Читать «Варшава, Элохим!» онлайн - страница 47

Артемий Леонтьев

Утром, глядя, как малыши просыпаются и зевают до сладкого изнеможения, как они пищат, почесывая пупочки и выгибая спинки, чешут затылки и вытирают скатившуюся на подушку слюну, Гольдшмит забыл о тюрьме, война и гетто казались уже не такими страшными, все снова встало на свои места. Уютное тепло детских постелек с тонким запахом вспотевших, разгоряченных тел вытеснило собой все неприятные воспоминания. Он вновь почувствовал себя счастливым.

После обеда Януш отправился бродить по гетто, чтобы раздобыть еду или деньги для детей у состоятельных людей, спекулянтов, просто старых знакомых как в гетто, так и на арийской стороне. В очередной раз наведался в благотворительную организацию ЦЕНТОС – Центральное правление товариществ общественной опеки, затем заглянул на почту – по распоряжению юденрата, которого со временем добился педагог, невостребованные продуктовые посылки, пропускаемые в гетто до декабря 1941 года, отдавались сиротам.

Время торопилось: секунды, часы и дни опадали, ссыпались к ногам, где их моментально подхватывало и уносило ветром. Гольдшмит сдавал на глазах: заострившиеся черты, желтоватый цвет кожи бросались в глаза знакомым, не видевшим его хотя бы несколько дней. Он продолжал подбирать на улице новых детей, так что голодная, но счастливая семья разрасталась, требуя все больших расходов. Цены же на продукты могли измениться за несколько часов в зависимости от какого-нибудь публичного заявления или события. Рабочие в мастерских получали шесть злотых в день; 26 апреля 1941 года картофель стоил два злотых и сорок грошей за килограмм, a ll мая того же года – пять злотых; хлеб в мае стоил пятнадцать злотых за килограмм, а крупа – восемнадцать. После скандального перелета в Великобританию Рудольфа Гесса твердый доллар тотчас подскочил со ста двадцати восьми злотых до ста семидесяти, а мягкий – с пятидесяти до семидесяти, а во время распространившихся сплетен об убийстве Геринга и вовсе вырос до двухсот. После начала войны с СССР цены подскочили еще выше.

В начале июня 1941-го приют не спал всю ночь, перепуганные дети лежали с открытыми глазами, а доктор, Стелла и два учителя сидели у окна и смотрели сквозь щелки занавески: по улицам Хлодная, Сенаторская и Электоральная до самого утра маршировал шипованный строй солдат, похожий на драконью чешуйчатую спину; каски блестели, отражая лунный свет, сталь винтовок и пулеметов грозно оскаливалась, а танки с грохотом лязгали гусеницами, теснили и мучили землю своей массой; мебель приюта дрожала, точно от страха, стекла нервно позвякивали, и даже граненый стакан двигался по столу, как испуганное насекомое. «Сталин, мы едем!» – белело в темноте, мелькая на массивных башнях. Немецкие войска пересекали Вислу через мост и двигались в сторону Советского Союза. Крытые брезентом, насупившиеся грузовики пылили и прокуренно кашляли выхлопом, утробно бормотали какую-то послушную, оробевшую перед волей человека околесицу.

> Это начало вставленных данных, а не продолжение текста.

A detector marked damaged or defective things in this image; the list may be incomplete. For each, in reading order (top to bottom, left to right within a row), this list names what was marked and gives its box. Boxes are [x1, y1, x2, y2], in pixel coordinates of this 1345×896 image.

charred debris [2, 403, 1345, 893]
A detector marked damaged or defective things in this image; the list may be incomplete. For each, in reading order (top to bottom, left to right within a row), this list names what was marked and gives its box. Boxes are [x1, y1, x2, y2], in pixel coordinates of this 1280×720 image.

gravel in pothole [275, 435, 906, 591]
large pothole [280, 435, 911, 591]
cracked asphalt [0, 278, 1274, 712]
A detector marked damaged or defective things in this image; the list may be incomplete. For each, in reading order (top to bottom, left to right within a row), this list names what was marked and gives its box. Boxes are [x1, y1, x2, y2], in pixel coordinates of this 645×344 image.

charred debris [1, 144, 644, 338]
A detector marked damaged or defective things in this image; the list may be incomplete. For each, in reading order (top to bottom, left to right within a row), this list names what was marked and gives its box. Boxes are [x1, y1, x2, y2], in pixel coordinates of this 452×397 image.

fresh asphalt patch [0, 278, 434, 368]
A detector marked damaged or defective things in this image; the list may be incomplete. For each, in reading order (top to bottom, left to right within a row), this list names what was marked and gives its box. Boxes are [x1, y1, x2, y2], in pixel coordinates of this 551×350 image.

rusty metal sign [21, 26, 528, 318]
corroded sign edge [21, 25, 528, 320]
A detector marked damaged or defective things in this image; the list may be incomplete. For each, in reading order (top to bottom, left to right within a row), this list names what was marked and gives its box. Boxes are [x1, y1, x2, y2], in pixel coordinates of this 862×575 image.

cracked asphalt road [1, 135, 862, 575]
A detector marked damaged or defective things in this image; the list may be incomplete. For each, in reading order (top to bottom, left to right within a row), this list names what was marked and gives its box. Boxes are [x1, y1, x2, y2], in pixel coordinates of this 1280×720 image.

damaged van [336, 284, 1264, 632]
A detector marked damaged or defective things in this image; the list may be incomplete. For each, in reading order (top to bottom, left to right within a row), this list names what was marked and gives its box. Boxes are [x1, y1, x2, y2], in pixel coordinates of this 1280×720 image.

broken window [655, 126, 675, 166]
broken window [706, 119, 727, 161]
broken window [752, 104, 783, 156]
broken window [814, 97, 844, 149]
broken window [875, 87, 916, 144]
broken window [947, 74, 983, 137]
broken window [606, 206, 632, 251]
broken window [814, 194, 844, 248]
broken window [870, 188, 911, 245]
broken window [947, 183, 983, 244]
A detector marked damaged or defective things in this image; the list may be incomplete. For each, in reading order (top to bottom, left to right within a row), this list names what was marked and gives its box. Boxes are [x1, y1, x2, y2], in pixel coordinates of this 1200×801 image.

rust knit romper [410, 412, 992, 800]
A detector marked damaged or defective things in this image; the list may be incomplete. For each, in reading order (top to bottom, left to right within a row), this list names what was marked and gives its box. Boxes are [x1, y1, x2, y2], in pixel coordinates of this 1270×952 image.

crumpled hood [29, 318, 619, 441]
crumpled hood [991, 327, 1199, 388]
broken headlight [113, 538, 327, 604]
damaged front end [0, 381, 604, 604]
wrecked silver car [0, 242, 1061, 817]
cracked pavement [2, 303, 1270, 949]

Дети лежали в кроватках, спрятавшись под одеяла, уснуть никто не пытался, все слушали скрежет и топот войны – навязчивое дыхание хаоса. В ту ночь перепуганное гетто молилось особенно истово, каждый чувствовал: вот по миру шагает ошалевшая, неистовая армада, доморощенный, обласканный политическими опахалами сатана облизывает губы и сшибает города своими лапами, роет могилы и прячет-прячет под землю миллионы людских голов, засыпает, как желуди. Отпущенная на волю из глубины, из первобытных расщелин, освобожденная от цепи гадина бороздит рогами грунт, алчет крови и разрушения, насилует стальным хвостом и когтями, оставляя на корке планеты веками не зарастающие рубцы и трещины. Земной шар хрустит под этим натиском, как яйцо, дрожит и осыпается, а тварь-чудовище знай себе плещется и кувыркается, жрет человечину.